Het schaatsseizoen begint officieel pas eind oktober, maar de meeste toprijders hebben er inmiddels wel al hun eerste officieuze wedstrijd op zitten. Zo ook Jutta Leerdam. Zij gaf zaterdag in Heerenveen direct een signaal af bij haar eerste optreden op haar favoriete afstand.
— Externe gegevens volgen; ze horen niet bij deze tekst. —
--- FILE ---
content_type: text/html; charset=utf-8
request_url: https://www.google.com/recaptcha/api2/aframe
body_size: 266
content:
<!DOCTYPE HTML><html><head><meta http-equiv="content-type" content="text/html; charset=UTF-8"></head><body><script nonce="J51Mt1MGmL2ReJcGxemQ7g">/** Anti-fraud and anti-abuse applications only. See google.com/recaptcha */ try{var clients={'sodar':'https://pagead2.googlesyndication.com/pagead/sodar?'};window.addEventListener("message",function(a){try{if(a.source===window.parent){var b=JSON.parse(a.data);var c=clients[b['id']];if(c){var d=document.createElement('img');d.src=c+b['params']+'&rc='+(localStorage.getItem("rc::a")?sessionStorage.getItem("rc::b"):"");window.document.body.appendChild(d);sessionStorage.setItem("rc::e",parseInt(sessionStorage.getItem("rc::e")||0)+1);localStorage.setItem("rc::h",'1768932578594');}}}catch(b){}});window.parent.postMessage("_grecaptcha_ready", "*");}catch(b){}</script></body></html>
Het was in schaatstempel Thialf een drukke dag, want naast de NK clubs was er ook een trainingswedstrijd voor de topteams. Daar reed Femke Kok verrassend een baanrecord op de 1500 meter, maar ook Leerdam liet zien dat ze scherp uit de winter is gekomen.
Leerdam geeft signaal af
Zij noteerde in de trainingswedstrijd over 1000 meter, wat haar specialiteit is, een tijd van 1.14,80. Ze was daarmee zelfs sneller dan tijdens haar laatste officiële wedstrijd van vorig seizoen. Leerdam reed toen bij de WK afstanden in Hamar 1.15,05 en daarmee eindigde ze op een teleurstellende derde plek.
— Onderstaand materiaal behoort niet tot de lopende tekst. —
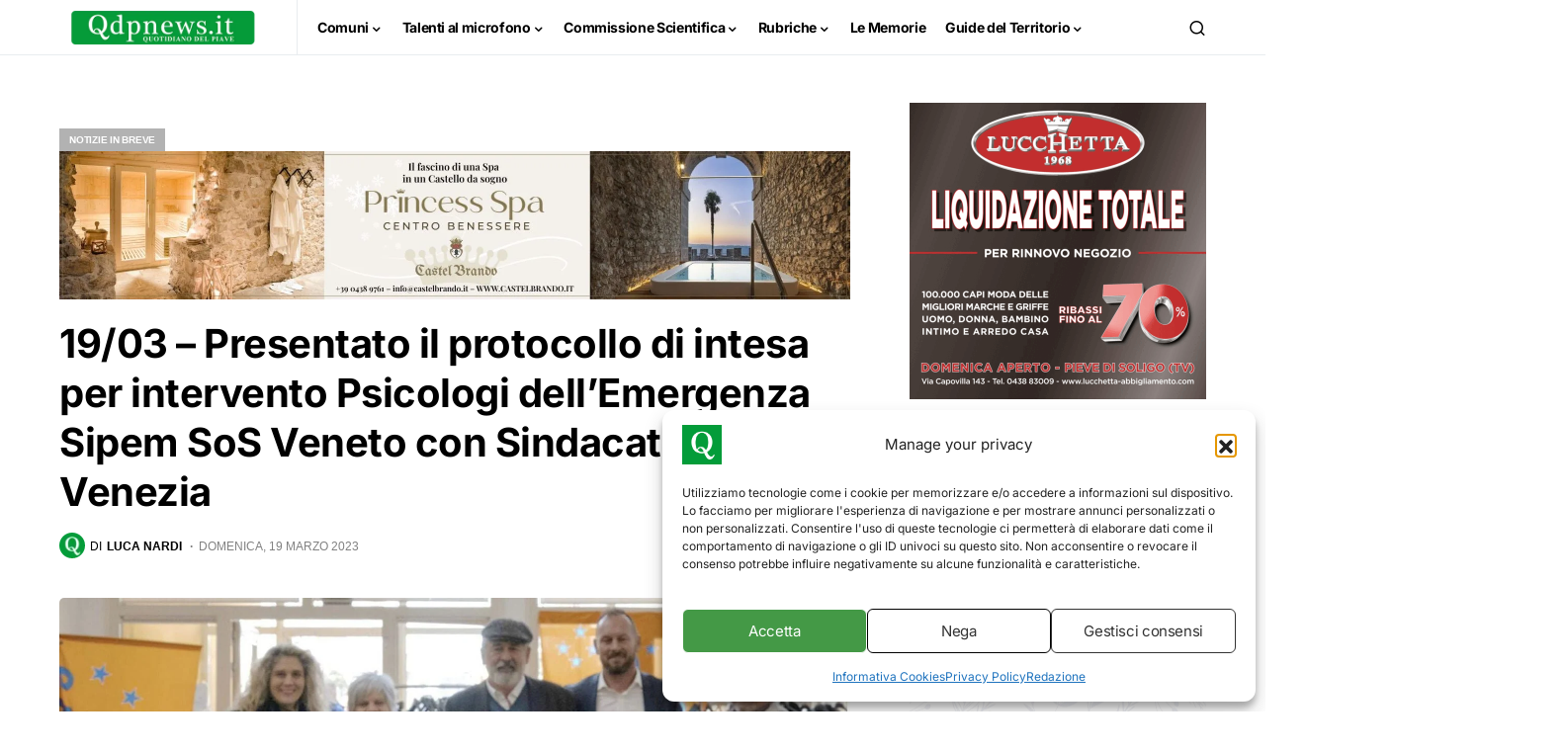

--- FILE ---
content_type: text/html; charset=UTF-8
request_url: https://www.qdpnews.it/wp-admin/admin-ajax.php
body_size: -179
content:
{"content_id":361696,"counted":true,"reason":"","type":"post","subtype":"post","storage":{"name":["pvc_visits[0]"],"value":["1764761190b361696"],"expiry":[1764761190]}}

--- FILE ---
content_type: text/html; charset=utf-8
request_url: https://www.google.com/recaptcha/api2/aframe
body_size: 258
content:
<!DOCTYPE HTML><html><head><meta http-equiv="content-type" content="text/html; charset=UTF-8"></head><body><script nonce="dZhvQr6BNb_vOzE2aC2K6g">/** Anti-fraud and anti-abuse applications only. See google.com/recaptcha */ try{var clients={'sodar':'https://pagead2.googlesyndication.com/pagead/sodar?'};window.addEventListener("message",function(a){try{if(a.source===window.parent){var b=JSON.parse(a.data);var c=clients[b['id']];if(c){var d=document.createElement('img');d.src=c+b['params']+'&rc='+(localStorage.getItem("rc::a")?sessionStorage.getItem("rc::b"):"");window.document.body.appendChild(d);sessionStorage.setItem("rc::e",parseInt(sessionStorage.getItem("rc::e")||0)+1);localStorage.setItem("rc::h",'1764761192250');}}}catch(b){}});window.parent.postMessage("_grecaptcha_ready", "*");}catch(b){}</script></body></html>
Leerdam, die een week geleden ook al een 500 meter reed, bleek uiteindelijk de snelste vrouw van de dag op de 1000 meter. Bij de trainingswedstrijd kwamen de anderen niet in de buurt van haar tijd, maar dat was bij de NK clubs anders. Daar noteerde Marrit Fledderus een tijd van 1.14,97. Zij was daarmee dus net ietsje langzamer dan Leerdam.
Geen toptijd
Leerdam bleef zelf met haar tijd overigens wel nog precies twee seconden verwijderd van het baanrecord dat ze in december 2022 reed. Haar persoonlijke record is 1.11,84, maar dat reed ze in 2020 in Salt Lake City. Die baan ligt op hoogte en aangezien de luchtweerstand daar lager is, vallen de tijden op die baan niet te vergelijken met die in Heerenveen.
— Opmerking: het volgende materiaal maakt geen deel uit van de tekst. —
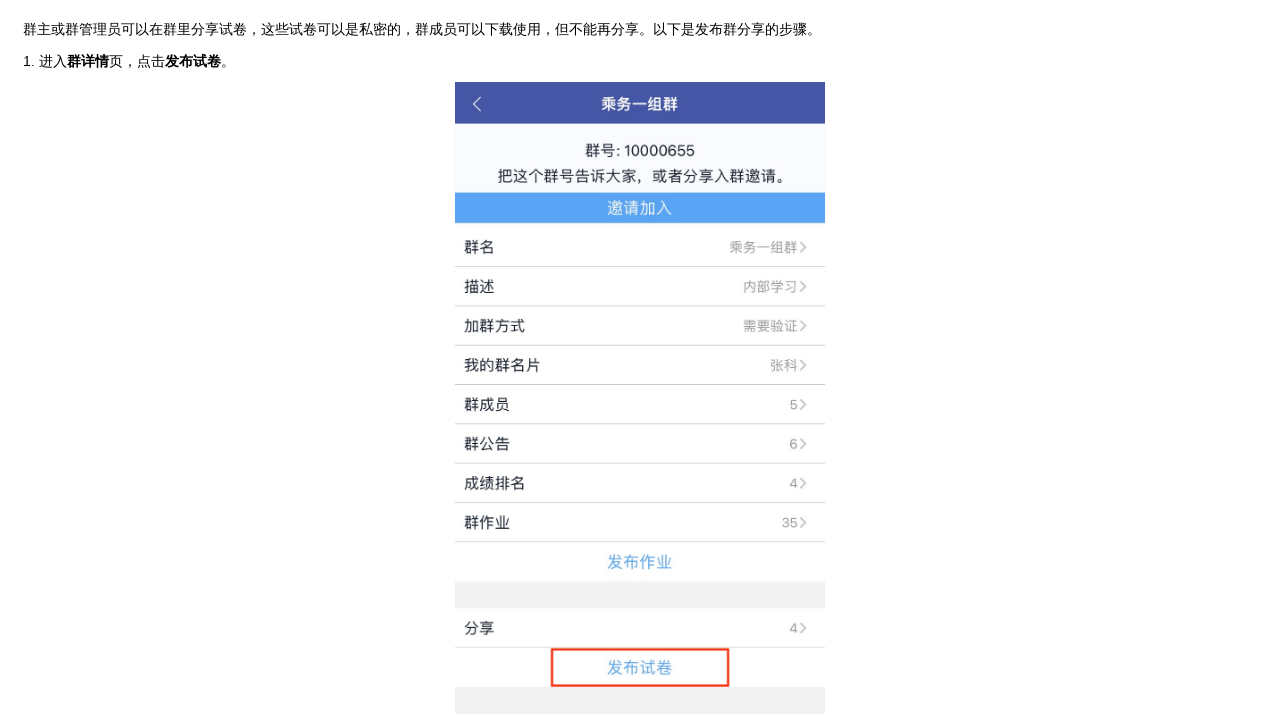

--- FILE ---
content_type: text/html; charset=utf-8
request_url: https://motibang.com/tour/create_groupshare
body_size: 1780
content:
<!DOCTYPE html><html><head><meta charset="utf-8">
<meta http-equiv="X-UA-Compatible" content="IE=edge">
<meta http-equiv="Content-Security-Policy" content="default-src 'self' 'unsafe-inline' samapp.com motibang.com szcert.ebs.org.cn gswj.ebs.org.cn app.motibang.com static.app.motibang.com; img-src 'self' szcert.ebs.org.cn gswj.ebs.org.cn static.app.motibang.com data: ;font-src 'self' static.app.motibang.com data:">
<meta name="viewport" content="width=device-width, initial-scale=1.0,maximum-scale=1.0, user-scalable=no">
<link rel="stylesheet" href="/motibang/motibang_tour.css"><title>磨题帮</title></head><body><div class="container"><div class="row"><div class="main"><p>群主或群管理员可以在群里分享试卷，这些试卷可以是私密的，群成员可以下载使用，但不能再分享。以下是发布群分享的步骤。</p><p>1. 进入<b>群详情</b>页，点击<b>发布试卷</b>。</p><div class="col-md-12 text-center"><img src="https://static.app.motibang.com/motibang/group_files/create-groupshare-1.jpg" class="img-responsive tourscreenshot tocenter"></div><p>&nbsp;</p><p>2. 选择要分享的试卷，必须是云端试卷，而且已经下载到本地。</p><div class="col-md-12 text-center"><img src="https://static.app.motibang.com/motibang/group_files/create-groupshare-2.jpg" class="img-responsive tourscreenshot tocenter"></div><p>&nbsp;</p><p>3. 在发布分享页面，输入<b>捎句话</b>（可选），然后点击<b>提交</b>按钮，提交成功后，系统将每一位群成员推送有新分享的消息。</p><div class="col-md-12 text-center"><img src="https://static.app.motibang.com/motibang/group_files/create-groupshare-3.jpg" class="img-responsive tourscreenshot tocenter"></div></div></div></div></body></html>

--- FILE ---
content_type: text/css; charset=UTF-8
request_url: https://motibang.com/motibang/motibang_tour.css
body_size: 3087
content:
body {
  line-height: 1.6;
  font-family: Helvetica Neue,Helvetica,Arial,sans-serif;
  font-size: 14px;
  padding-top: 10px;
  margin-bottom: 80px;
}
h4 {
  font-size: 18px;
  margin-top: 10px;
  margin-bottom: 10px;
  font-weight: 500;
  line-height: 1.1;
}
p {
  margin: 0 0 10px;
}
a {
  color: #4d90fc;
  text-decoration: none;
}
.indent {
  margin-left: 20px;
}

.img-responsive {
  max-width: 100%;
  height: auto;
}
.text-center {
  text-align: center;
}

img.tourscreenshot {
  max-width: 100%;
}
@media screen and (min-width: 400px) {
  img.tourscreenshot {
    max-width: 370px;
  }
}

img.tourfullscreenshot {
  max-width: 100%;
}
@media screen and (min-width: 400px) {
  img.tourfullscreenshot {
    max-width: 750px;
  }
}


.container {
  margin-right: auto;
  margin-left: auto;
  padding-left: 15px;
  padding-right: 15px;
}

.btn {
  display: inline-block;
  margin-bottom: 0;
  font-weight: 400;
  text-align: center;
  vertical-align: middle;
  touch-action: manipulation;
  cursor: pointer;
  background-image: none;
  border: 1px solid transparent;
  white-space: nowrap;
  padding: 6px 12px;
  font-size: 14px;
  line-height: 1.42857143;
  -webkit-user-select: none;
  -moz-user-select: none;
  -ms-user-select: none;
  user-select: none;
  border-radius: 0;
  box-shadow: 1px 1px 2pxrgba(0,0,0,.11),1px 1px 0rgba(255,255,255,.21) inset;
}

.btn-default {
  color: #333;
  background-color: #fff;
  border-color: #ccc;
}

.btn-default, .btn-default:focus {
  background-image: linear-gradient(to bottom,#fff 60%,#f8f8f8 100%);
}

.text-right {
  text-align: right;
}

.table {
  width: 100%;
  max-width: 100%;
  margin-bottom:20px;
  border-collapse: collapse;
}

th, td {
  border: 1px solid #cccccc;
  padding: 8px;
  text-align: center;
}
th {
  background-color: #f2f2f2;
}

.column-title
{
  color: #4d90fc;
}

.text-red
{
  color: #F56C6C;
}

.text-bold
{
  font-weight: 600;
}

.text-left {
  text-align: left;
}

.text-highlight {
  color: #F56C6C;
  font-weight: 600;  
}

/*.table-striped > tbody > tr:nth-of-type(odd) {
    background-color:#f9f9f9
}*/

* {
    -webkit-box-sizing: border-box;
    -moz-box-sizing: border-box;
    box-sizing:border-box
}

*:before, *:after {
  -webkit-box-sizing: border-box;
  -moz-box-sizing: border-box;
  box-sizing: border-box;
}

.download-file-row {
  display: flex;
  flex-wrap: wrap;
  justify-content: space-between;
}

.download-file-col {
  margin: 5px;
  text-align: left;
}
@media screen and (max-width: 639px) {
  .download-file-col {
    flex: 1 1 100%; /* For 1 column */
  }
}
@media screen and (min-width: 640px) and (max-width: 923px) {
  .download-file-col {
    flex: 1 1 calc(50% - 10px); /* For 3 columns with space */
  }
}
@media screen and (min-width: 924px) {
  .download-file-col {
    flex: 1 1 calc(33.33% - 10px); /* Default for 4 columns with space */
  }
}


/*
@media (min-width: 768px) {
  .download-file
  {
    width: 50%;
  }
}
@media (min-width: 992px) {
  .download-file 
  {
    width: 33.33%;
  }
}
@media (min-width: 1200px) {
  .download-file 
  {
    width: 25%;
  }
}
*/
Dat Leerdam niet in de buurt van die toptijden kwam, zegt echter helemaal niets. Ze hoeft tenslotte pas later dit jaar echt in vorm te zijn. Over een aantal weken staan de NK afstanden op het programma, maar alles draait voonamelijk om het Olympisch Kwalificatietoernooi (OKT) van eind december. Daar worden de startbewijzen voor de Olympische Winterspelen in Milaan verdeeld. Die worden vervolgens in februari 2026 gehouden.
Kai Verbij
Leerdam koos ruim een jaar geleden voor een 'individuele route', maar ze heeft inmiddels ook weer een aantal teamgenoten. Kai Verbij en Ted Dalrymple sloten zich na het afgelopen seizoen aan bij de topschaatsster.
Verbij reed ook een 1000 meter en dat was zijn eerste sinds februari 2024. Hij zette een tijd neer van 1.10,81 en was daarmee ruim 2,5 seconden langzamer dan Tim Prins bij de NK Clubs. Verbij werd in 2019 en 2021 wereldkampioen op de 1000 meter.